45 giorni dopo, la prima Docg italiana in bottiglia, conferma l’eleganza e i grandi profumi dell’uva raccolta in vendemmia. Moscato d’Asti Experience: un grande successo.


Successo a Nizza Monferrato anche per la Barbera d’Asti.

Un evento possibile grazie allo spirito di collaborazione che ha animato i Consorzi di tutela dell’Asti Docg e della Barbera d’Asti e vini del Monferrato.

Con i loro 21.000 ettari rappresentano circa il 60% del vitigno piemontese a Doc e Docg, per circa 160 milioni di bottiglie.

Moscato d’Asti Experience: un grande successo

Presenti un centinaio di giornalisti, wine writer e blogger provenienti dall’Italia e dai paesi esteri di riferimento per le Denominazioni: USA, Regno Unito, Paesi scandinavi, Repubbliche Baltiche, Russia, Germania.

Nutrito anche il gruppo asiatico, proveniente da Cina, Giappone, Corea del Sud e Singapore.
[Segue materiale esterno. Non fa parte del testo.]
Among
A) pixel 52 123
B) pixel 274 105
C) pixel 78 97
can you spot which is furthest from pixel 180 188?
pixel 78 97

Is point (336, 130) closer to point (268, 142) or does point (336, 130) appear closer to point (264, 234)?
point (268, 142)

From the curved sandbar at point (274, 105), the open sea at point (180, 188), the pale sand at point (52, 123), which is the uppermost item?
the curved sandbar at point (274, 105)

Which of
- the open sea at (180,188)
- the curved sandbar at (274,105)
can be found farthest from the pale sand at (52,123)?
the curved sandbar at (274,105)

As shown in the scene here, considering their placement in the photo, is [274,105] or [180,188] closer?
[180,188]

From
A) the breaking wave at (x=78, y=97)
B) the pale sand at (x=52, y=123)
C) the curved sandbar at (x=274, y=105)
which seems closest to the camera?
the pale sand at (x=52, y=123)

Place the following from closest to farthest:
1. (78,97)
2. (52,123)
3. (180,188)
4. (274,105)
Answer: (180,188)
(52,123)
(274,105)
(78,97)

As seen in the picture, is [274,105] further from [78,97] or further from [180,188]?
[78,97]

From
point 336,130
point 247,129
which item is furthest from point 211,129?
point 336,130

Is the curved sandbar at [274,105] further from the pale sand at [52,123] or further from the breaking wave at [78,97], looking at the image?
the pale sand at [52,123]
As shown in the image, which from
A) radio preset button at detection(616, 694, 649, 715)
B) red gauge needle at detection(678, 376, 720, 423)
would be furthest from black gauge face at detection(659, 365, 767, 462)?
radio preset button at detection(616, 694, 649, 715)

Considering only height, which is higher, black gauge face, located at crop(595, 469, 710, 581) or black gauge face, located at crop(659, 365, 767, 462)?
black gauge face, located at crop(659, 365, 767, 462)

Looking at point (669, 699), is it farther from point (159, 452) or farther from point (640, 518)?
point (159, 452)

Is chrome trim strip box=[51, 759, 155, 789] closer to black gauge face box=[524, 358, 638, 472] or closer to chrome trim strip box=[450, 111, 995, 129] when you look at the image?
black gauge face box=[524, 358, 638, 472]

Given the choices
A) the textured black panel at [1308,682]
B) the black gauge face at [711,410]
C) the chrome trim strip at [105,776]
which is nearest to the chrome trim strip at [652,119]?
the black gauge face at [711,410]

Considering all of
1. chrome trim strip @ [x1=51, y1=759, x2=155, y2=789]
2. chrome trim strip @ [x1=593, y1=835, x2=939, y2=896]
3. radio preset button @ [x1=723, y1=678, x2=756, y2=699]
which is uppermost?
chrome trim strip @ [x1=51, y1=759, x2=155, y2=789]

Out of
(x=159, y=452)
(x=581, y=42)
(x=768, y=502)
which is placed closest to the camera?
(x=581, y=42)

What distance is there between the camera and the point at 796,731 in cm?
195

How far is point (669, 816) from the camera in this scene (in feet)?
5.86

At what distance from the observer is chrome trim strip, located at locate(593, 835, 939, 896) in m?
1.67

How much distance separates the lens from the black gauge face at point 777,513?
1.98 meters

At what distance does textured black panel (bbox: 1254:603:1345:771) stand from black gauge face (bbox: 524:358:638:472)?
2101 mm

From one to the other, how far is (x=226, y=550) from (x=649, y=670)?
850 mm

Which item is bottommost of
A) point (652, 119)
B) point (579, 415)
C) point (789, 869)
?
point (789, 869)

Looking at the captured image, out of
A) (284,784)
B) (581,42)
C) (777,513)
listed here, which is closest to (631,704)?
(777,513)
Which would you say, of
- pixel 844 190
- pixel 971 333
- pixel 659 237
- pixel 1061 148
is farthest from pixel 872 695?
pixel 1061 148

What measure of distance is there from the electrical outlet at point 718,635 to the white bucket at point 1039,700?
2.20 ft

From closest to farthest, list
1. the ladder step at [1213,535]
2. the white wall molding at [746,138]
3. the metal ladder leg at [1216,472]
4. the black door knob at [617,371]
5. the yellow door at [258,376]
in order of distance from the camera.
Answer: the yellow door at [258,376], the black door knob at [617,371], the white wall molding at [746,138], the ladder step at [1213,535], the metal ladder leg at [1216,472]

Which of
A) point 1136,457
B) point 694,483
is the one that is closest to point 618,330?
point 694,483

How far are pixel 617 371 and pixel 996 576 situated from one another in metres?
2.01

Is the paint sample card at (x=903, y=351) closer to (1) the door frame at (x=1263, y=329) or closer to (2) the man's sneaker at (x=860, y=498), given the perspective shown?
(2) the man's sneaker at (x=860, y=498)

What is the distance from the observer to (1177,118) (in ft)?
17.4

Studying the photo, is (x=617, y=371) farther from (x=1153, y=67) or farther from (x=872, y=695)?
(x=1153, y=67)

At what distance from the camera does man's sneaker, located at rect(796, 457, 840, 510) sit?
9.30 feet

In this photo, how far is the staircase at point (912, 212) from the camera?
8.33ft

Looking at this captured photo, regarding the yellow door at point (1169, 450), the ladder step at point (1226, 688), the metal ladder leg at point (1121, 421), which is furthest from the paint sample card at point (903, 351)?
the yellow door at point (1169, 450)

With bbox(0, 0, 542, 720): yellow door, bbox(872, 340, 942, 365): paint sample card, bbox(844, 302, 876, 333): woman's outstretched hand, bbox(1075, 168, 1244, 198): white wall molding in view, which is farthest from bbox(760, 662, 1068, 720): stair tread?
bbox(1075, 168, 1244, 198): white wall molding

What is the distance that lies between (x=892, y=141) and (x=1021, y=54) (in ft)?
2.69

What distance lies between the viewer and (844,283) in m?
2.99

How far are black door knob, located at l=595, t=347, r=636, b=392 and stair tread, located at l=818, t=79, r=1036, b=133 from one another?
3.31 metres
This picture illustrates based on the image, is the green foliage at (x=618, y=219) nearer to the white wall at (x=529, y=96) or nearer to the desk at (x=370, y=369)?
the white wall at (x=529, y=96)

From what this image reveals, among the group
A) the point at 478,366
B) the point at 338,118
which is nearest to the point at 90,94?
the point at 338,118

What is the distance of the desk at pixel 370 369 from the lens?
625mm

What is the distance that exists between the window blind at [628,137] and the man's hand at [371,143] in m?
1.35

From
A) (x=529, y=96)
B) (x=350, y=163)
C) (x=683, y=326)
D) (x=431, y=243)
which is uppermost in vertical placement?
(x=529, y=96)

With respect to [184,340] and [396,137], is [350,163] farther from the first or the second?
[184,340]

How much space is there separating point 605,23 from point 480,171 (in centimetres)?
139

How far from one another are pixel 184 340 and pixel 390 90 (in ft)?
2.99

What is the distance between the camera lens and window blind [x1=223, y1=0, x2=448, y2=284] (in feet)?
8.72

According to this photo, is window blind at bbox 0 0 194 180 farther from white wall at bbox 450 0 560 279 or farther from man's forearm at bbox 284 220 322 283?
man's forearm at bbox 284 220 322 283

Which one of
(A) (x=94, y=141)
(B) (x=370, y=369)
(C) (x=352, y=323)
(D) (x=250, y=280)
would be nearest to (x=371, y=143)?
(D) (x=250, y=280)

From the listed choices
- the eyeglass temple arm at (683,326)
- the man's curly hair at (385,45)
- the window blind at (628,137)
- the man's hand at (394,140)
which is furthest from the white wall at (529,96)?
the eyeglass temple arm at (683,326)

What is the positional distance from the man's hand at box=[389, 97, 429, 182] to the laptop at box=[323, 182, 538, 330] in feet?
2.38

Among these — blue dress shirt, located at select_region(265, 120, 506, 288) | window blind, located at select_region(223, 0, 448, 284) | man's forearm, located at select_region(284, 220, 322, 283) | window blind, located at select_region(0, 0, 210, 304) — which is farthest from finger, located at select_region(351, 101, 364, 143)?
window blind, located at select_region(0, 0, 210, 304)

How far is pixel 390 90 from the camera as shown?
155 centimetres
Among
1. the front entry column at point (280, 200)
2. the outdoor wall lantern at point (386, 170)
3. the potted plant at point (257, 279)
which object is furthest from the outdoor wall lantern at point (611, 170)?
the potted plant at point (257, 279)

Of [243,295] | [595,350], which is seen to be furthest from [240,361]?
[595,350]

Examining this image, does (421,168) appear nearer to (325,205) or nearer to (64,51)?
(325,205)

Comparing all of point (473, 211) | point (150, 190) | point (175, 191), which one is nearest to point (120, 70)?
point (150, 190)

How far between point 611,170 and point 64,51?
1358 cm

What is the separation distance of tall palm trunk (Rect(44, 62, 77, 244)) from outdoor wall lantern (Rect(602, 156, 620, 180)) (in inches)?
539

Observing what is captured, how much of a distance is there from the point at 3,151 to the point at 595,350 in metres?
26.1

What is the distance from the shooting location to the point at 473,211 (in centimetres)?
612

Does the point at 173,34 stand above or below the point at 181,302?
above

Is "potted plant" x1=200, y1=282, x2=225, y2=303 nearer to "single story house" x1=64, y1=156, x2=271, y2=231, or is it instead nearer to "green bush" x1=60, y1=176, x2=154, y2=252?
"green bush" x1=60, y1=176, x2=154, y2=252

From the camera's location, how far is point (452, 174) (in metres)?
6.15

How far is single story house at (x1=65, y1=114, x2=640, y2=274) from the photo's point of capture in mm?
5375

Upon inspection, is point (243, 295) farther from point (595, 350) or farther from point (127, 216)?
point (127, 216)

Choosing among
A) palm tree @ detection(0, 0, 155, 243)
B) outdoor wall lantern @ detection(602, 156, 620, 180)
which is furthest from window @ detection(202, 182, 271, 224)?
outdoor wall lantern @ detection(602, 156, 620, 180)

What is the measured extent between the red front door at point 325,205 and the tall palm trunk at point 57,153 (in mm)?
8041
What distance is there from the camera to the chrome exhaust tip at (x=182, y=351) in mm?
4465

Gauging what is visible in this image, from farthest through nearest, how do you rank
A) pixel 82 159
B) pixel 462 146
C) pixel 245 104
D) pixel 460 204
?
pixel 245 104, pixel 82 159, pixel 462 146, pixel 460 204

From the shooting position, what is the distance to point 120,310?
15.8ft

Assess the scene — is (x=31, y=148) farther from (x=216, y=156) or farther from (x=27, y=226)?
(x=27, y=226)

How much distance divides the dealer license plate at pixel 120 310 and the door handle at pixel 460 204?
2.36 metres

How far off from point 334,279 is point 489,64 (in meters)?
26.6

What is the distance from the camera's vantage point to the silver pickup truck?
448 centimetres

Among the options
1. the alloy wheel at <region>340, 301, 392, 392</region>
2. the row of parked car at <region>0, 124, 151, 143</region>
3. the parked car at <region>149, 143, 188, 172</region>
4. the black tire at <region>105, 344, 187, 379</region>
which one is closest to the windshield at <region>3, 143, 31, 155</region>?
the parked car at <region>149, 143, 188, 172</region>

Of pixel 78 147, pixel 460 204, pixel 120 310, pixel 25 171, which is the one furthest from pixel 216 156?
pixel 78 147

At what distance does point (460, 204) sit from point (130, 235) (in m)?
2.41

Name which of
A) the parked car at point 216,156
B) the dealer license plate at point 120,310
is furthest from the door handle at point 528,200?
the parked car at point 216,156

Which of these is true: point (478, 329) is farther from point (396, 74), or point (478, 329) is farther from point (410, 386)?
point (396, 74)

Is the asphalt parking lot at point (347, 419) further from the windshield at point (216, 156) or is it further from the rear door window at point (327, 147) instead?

“Il mondo dell’Asti è rappresentato da un territorio speciale e con una storia antica – una terra, un’uva, quella di Moscato Bianco, e tre vini Docg che rappresentano un tesoro di aromi: Asti Dolce, Asti Secco, spumantizzati con metodo Martinotti, e il Moscato d’Asti»,


sostiene Walter Speller, inviato per l’Italia del prestigioso blog jancisrobinson.com

Grande successo della degustazione, dove la nuova annata ha Consorzio Asti Docg rivelato tanto l’ampio ed elegante bouquet organolettico quanto le enormi opportunità in termini di abbinamento, grazie anche al nuovo Asti Secco Docg.

Una tipologia questa giunta alla sua seconda vendemmia, che rende l’Asti un vino ottimo per molti piatti, pur mantenendo intatto quel suo carattere rural glam che lo ha reso celebre.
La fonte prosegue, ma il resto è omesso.